Task to carry out: For each entry that follows, produce an exact copy.

Records provided section start

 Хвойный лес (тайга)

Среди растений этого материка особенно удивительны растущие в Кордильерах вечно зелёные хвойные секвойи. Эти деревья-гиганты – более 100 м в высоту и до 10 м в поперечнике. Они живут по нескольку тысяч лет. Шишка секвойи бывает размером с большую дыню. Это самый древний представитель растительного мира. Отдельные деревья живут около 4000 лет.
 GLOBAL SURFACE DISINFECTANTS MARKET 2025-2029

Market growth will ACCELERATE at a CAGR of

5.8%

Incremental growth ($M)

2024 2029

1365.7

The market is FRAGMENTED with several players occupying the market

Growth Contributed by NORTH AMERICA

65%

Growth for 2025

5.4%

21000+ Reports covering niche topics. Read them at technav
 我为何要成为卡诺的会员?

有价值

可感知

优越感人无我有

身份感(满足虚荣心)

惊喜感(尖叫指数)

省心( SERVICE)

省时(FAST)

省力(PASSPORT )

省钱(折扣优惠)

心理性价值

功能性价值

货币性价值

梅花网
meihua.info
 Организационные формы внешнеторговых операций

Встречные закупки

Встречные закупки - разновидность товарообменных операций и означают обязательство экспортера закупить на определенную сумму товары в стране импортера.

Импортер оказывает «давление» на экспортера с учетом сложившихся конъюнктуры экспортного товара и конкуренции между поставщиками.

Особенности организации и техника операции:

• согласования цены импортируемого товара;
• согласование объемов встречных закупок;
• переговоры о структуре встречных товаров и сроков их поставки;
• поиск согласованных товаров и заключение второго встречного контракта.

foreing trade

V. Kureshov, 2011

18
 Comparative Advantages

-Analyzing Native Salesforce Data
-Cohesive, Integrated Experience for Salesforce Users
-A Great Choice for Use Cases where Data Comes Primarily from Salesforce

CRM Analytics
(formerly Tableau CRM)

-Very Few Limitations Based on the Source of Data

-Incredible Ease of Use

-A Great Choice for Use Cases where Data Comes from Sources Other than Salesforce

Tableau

Records provided section end

Written response:
 Хвойный лес (тайга)

Среди растений этого материка особенно удивительны растущие в Кордильерах вечно зелёные хвойные секвойи. Эти деревья-гиганты – более 100 м в высоту и до 10 м в поперечнике. Они живут по нескольку тысяч лет. Шишка секвойи бывает размером с большую дыню. Это самый древний представитель растительного мира. Отдельные деревья живут около 4000 лет.
 GLOBAL SURFACE DISINFECTANTS MARKET 2025-2029

Market growth will ACCELERATE at a CAGR of

5.8%

Incremental growth ($M)

2024 2029

1365.7

The market is FRAGMENTED with several players occupying the market

Growth Contributed by NORTH AMERICA

65%

Growth for 2025

5.4%

21000+ Reports covering niche topics. Read them at technav
 我为何要成为卡诺的会员?

有价值

可感知

优越感人无我有

身份感(满足虚荣心)

惊喜感(尖叫指数)

省心( SERVICE)

省时(FAST)

省力(PASSPORT )

省钱(折扣优惠)

心理性价值

功能性价值

货币性价值

梅花网
meihua.info
 Организационные формы внешнеторговых операций

Встречные закупки

Встречные закупки - разновидность товарообменных операций и означают обязательство экспортера закупить на определенную сумму товары в стране импортера.

Импортер оказывает «давление» на экспортера с учетом сложившихся конъюнктуры экспортного товара и конкуренции между поставщиками.

Особенности организации и техника операции:

• согласования цены импортируемого товара;
• согласование объемов встречных закупок;
• переговоры о структуре встречных товаров и сроков их поставки;
• поиск согласованных товаров и заключение второго встречного контракта.

foreing trade

V. Kureshov, 2011

18
 Comparative Advantages

-Analyzing Native Salesforce Data
-Cohesive, Integrated Experience for Salesforce Users
-A Great Choice for Use Cases where Data Comes Primarily from Salesforce

CRM Analytics
(formerly Tableau CRM)

-Very Few Limitations Based on the Source of Data

-Incredible Ease of Use

-A Great Choice for Use Cases where Data Comes from Sources Other than Salesforce

Tableau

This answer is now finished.